Por Alexandre dos Santos em 07/10/2021 às 17h45
Nesta quinta-feira 7 de outubro de 2021, o continente africano ganhou o sexto Nobel de Literatura de sua história. O laureado foi Abdulrazak Gurnah, de 73 anos, que nasceu na Tanganica (o nome que a Tanzânia tinha quando foi uma ocupação colonial da Alemanha – entre a década de 1890 e o fim da I Guerra – e depois da Grã-Bretanha, até 1961), cresceu na ilha de Zanzibar e fugiu com a família para a Inglaterra em 1960. O exílio aconteceu durante a instabilidade política e os confrontos contra os britânicos, já que em 1961 a Tanganica se conquistaria a independência da Grã-Bretanha e três anos depois, em 1963, seria a vez do arquipélago de Zanzibar. A instabilidade política e a insegurança continuariam a ser uma ameaça em Zanzibar, até que, em1964, as ilhas e o território da Tanganica, no continente, se justaram para formar a atual Tanzânia.

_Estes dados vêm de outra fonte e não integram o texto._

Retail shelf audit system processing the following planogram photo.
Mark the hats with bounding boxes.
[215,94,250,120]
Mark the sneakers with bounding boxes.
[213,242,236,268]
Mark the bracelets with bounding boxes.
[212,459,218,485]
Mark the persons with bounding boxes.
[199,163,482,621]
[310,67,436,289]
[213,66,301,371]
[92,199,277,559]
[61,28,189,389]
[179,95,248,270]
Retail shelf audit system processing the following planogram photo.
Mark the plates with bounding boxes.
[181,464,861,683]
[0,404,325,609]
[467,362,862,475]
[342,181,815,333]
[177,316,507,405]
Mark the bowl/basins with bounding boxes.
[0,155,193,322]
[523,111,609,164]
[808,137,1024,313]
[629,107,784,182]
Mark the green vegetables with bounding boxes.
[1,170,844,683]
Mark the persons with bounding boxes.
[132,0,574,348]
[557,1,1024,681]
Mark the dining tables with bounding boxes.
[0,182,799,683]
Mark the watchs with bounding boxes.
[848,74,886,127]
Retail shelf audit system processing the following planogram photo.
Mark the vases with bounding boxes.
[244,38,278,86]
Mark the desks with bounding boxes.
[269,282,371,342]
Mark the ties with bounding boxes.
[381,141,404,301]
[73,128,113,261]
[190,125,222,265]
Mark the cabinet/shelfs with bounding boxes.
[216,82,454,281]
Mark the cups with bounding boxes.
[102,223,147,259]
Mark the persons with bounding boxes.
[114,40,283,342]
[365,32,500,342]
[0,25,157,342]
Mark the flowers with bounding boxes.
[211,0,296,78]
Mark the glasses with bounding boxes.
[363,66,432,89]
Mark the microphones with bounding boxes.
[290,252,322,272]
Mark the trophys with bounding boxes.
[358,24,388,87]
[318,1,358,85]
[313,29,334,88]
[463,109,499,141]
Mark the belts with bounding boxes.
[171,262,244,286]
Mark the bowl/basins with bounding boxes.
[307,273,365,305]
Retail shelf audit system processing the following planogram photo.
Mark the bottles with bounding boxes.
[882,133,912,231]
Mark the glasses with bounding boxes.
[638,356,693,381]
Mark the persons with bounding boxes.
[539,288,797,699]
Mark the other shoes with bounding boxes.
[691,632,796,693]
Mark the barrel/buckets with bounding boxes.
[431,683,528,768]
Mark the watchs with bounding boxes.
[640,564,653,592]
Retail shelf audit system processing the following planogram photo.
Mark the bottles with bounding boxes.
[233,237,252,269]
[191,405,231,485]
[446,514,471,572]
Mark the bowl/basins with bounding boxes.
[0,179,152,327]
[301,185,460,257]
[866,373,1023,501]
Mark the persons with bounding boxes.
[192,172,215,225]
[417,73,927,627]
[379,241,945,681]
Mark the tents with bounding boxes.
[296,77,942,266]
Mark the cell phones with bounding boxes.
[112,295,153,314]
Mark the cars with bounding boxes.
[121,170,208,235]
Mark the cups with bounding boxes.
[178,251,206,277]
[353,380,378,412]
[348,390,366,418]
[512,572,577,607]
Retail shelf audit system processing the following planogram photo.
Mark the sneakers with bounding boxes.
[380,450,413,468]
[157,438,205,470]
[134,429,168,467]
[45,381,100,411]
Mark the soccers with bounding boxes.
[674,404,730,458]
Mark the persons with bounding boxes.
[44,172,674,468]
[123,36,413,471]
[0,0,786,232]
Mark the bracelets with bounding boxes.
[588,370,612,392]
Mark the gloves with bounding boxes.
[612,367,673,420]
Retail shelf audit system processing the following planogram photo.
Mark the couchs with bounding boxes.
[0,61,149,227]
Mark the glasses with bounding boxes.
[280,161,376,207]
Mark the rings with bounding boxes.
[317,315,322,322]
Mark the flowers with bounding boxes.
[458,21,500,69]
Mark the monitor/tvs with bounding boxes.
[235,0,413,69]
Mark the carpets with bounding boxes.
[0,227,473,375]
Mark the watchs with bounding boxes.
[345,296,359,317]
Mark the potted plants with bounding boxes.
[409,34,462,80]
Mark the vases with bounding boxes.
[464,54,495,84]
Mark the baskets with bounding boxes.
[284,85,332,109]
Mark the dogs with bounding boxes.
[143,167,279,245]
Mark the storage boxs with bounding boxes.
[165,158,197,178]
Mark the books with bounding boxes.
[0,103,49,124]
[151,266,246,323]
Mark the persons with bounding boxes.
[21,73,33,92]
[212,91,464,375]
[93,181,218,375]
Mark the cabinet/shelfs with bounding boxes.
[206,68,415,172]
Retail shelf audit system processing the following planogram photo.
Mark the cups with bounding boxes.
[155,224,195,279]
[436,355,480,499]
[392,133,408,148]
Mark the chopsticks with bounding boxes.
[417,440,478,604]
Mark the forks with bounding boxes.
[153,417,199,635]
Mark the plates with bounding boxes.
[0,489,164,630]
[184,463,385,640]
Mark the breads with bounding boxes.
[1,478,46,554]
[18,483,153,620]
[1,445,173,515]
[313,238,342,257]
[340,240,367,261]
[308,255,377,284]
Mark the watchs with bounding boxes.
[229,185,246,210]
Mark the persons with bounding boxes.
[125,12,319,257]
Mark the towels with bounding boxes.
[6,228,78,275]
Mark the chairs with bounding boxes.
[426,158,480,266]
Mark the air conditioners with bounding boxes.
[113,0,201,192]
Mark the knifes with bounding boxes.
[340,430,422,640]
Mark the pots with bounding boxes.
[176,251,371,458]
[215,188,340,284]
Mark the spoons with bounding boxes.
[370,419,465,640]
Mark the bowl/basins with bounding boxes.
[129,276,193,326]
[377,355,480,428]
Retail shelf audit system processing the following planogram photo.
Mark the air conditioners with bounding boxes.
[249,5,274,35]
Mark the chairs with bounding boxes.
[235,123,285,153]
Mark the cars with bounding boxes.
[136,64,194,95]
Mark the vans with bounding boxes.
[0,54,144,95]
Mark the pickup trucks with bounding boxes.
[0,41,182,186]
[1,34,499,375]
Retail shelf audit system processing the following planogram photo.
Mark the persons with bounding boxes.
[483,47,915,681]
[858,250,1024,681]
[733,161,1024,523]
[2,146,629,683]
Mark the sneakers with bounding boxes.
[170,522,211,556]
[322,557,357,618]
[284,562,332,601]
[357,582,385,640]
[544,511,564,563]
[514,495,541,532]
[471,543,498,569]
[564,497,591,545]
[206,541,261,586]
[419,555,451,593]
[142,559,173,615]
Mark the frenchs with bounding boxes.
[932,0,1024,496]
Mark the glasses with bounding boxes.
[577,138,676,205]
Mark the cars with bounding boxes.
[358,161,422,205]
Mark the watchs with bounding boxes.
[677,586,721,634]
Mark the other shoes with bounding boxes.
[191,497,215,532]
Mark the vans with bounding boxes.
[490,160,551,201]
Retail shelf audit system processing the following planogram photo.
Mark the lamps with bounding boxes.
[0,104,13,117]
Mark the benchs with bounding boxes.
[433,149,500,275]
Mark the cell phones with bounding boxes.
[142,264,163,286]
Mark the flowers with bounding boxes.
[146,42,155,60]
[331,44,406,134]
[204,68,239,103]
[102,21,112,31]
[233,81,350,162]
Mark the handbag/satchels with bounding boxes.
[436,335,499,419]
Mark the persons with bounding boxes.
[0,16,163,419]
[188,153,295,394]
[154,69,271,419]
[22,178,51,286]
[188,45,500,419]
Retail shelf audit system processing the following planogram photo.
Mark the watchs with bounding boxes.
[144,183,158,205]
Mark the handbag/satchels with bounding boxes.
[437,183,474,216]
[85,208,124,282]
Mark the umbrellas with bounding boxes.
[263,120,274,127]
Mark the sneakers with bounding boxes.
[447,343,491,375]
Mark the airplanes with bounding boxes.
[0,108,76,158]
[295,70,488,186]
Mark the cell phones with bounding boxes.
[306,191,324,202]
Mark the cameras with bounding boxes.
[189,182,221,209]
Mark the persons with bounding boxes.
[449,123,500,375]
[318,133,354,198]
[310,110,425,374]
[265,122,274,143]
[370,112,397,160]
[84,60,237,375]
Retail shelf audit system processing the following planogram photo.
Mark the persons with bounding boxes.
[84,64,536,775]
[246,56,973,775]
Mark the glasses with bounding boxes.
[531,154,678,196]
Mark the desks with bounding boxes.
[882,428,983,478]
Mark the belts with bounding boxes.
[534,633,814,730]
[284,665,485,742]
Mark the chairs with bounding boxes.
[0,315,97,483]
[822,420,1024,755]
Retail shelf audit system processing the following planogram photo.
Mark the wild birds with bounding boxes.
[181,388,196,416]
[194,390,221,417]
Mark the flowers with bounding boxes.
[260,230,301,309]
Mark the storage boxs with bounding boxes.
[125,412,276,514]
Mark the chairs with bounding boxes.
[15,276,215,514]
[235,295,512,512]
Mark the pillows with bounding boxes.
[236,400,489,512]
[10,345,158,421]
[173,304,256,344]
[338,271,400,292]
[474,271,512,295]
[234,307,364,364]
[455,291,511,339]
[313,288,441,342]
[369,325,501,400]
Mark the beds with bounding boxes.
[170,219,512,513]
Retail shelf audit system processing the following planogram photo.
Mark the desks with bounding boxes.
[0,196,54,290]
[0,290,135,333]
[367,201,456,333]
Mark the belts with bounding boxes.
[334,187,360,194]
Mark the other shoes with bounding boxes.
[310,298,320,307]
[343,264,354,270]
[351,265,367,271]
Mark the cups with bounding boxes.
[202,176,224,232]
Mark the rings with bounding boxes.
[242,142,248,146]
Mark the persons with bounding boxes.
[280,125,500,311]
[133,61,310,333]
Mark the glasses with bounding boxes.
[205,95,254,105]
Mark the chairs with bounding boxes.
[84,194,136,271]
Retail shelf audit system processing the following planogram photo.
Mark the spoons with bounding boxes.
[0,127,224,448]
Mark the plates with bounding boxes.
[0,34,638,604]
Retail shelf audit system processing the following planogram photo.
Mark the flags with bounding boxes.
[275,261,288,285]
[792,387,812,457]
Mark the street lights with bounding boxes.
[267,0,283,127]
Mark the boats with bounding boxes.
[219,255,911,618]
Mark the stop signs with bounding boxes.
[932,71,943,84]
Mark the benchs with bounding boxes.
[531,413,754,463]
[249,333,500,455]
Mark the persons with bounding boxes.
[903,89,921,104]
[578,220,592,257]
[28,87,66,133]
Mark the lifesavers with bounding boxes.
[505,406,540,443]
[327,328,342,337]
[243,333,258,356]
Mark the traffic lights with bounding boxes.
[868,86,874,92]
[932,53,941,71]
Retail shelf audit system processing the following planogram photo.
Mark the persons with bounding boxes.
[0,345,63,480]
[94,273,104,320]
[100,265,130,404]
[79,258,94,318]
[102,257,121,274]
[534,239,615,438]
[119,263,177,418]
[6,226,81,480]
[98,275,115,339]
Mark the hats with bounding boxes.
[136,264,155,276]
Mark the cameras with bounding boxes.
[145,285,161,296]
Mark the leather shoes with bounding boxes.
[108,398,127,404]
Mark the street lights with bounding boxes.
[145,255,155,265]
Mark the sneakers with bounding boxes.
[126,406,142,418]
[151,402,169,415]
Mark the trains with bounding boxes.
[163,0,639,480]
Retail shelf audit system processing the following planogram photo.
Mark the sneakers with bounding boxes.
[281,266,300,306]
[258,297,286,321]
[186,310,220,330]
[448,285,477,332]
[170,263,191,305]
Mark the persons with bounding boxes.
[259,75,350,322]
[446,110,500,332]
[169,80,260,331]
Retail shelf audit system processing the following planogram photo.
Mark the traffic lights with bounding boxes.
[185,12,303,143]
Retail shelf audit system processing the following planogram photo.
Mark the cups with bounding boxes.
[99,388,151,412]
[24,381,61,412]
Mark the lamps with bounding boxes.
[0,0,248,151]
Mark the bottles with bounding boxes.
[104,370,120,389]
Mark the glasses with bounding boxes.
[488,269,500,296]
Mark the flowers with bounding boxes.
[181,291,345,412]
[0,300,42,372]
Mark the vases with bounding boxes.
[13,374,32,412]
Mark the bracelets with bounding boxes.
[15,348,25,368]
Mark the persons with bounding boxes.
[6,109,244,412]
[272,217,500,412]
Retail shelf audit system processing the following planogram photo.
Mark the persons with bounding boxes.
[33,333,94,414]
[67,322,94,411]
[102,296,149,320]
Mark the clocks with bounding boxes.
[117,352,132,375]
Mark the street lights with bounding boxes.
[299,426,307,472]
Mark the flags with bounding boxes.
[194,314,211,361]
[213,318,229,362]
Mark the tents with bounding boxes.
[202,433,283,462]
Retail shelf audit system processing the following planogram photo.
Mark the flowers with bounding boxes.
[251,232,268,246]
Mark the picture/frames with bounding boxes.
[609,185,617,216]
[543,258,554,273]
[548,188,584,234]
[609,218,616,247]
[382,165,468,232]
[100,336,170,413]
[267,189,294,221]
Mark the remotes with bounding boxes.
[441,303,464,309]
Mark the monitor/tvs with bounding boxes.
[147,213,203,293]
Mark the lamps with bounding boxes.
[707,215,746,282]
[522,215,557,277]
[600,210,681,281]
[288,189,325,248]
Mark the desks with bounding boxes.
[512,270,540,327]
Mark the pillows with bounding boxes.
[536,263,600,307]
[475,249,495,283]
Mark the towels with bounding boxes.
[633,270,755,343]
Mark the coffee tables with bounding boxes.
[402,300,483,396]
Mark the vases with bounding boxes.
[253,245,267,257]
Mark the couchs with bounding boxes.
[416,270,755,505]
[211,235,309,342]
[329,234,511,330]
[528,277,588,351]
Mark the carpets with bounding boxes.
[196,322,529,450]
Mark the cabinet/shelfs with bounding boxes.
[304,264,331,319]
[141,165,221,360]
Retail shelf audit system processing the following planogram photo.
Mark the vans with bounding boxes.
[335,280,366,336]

A academia sueca justificou o prêmio pelo conjunto da obra, que aborda de forma “intransigente e compassiva os efeitos do colonialismo e do destino do refugiado no abismo entre culturas e continentes.” Nos 10 livros (nenhum deles publicado aqui no Brasil, infelizmente) o refúgio e a inadequação não representam apenas quem sai do continente africano, também quem chega e usa sua própria cultura para hierarquizar relações com os povos “atrasados” e “pitorescos”.
É assim no livro “Desertion” (Deserção, de 2005), que conta a história de dois homens brancos que se apaixonam por mulheres tanzanianas. As histórias de cada um deles acontecem com 50 anos de diferença, porém mostram o quanto o olhar etnocêntrico mudou (mas não tanto) e como as noções de valor coloniais ainda são percebidas no presente, com episódios de racismo mais ou menos velados.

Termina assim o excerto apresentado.